Behind the stream on our property is a forest so we get our share of wildlife in the backyard including foxes, hawks, skunks and possums. Among our most frequent visitors are whitetail deer who find enough tasty vegetation around the stream that they have left the ornamental plants around our house alone — for the most part.
Over 26 years, I’ve seen deer in the back yard hundreds of times — but never once in the front yard. So imagine my surprise when a big buck was standing in my driveway in the front of the house as I drove up at dusk one day last week. Had I been just a little less attentive, we might be eating venison for New Year’s Day.
Here’s the funny thing: Ever since then, I’ve found myself subconsciously wary of hitting a deer as I approach my house. The recent event of almost hitting a deer after 26 years of never seeing one in front yard has become a noticeable bias (hopefully, a short-term one).

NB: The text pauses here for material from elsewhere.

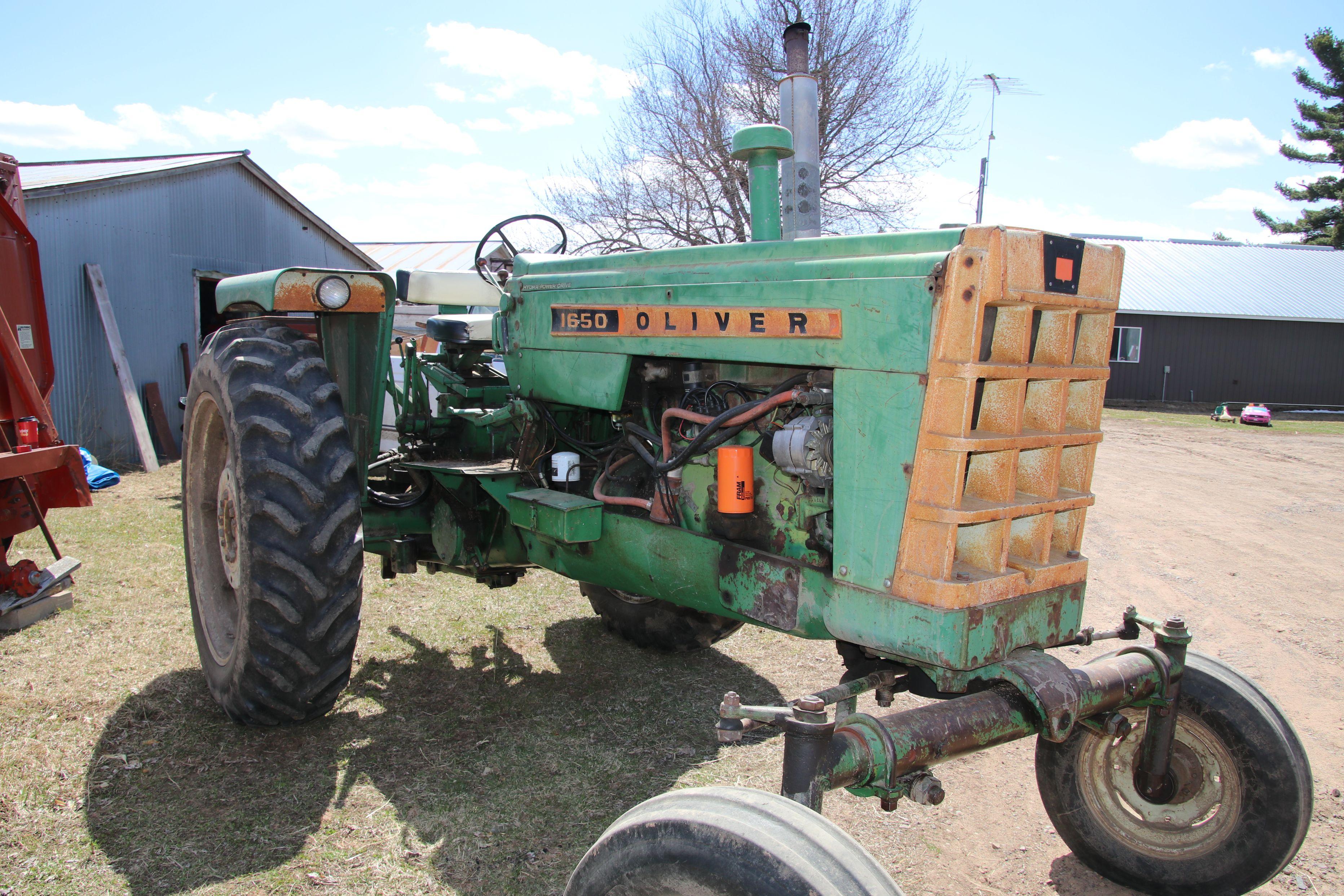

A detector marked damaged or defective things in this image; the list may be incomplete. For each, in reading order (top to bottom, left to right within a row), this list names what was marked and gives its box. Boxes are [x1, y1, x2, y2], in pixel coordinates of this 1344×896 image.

rusty metal roof [354, 240, 481, 271]
rusty metal roof [1070, 235, 1344, 326]
rusty orange grille [892, 228, 1123, 612]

The same thing happens to traders and investors in the financial markets. Recency bias is the tendency in our decision making which causes us to overweigh the events that happened last. Today, let’s look at the seasonal tendency called The Santa Claus Rally and make sure we don’t let recency bias cloud our judgment.
Vetting Seasonal Patterns
A seasonal tendency has to pass two hurdles in order for me to incorporate it into my financial decision making: it has to show statistical validity, AND it has to have fundamental support to back it up.
In the past, I’ve shared my analysis on many seasonal patterns using these criteria in Tharp’s Thoughts articles. There have been those that work (e.g. Six Best Months, January Effect) and those that just plain don’t work (e.g. the January Effect and the “First Five Days” indicator which I dissected here: January’s First Five Days Indicator—Forewarned is Forearmed,
and here: January As a Barometer:
Things Are Not Always What They Seem).
Let’s revisit the Santa Claus Rally today to see why it is on my seasonal pattern watch list every year.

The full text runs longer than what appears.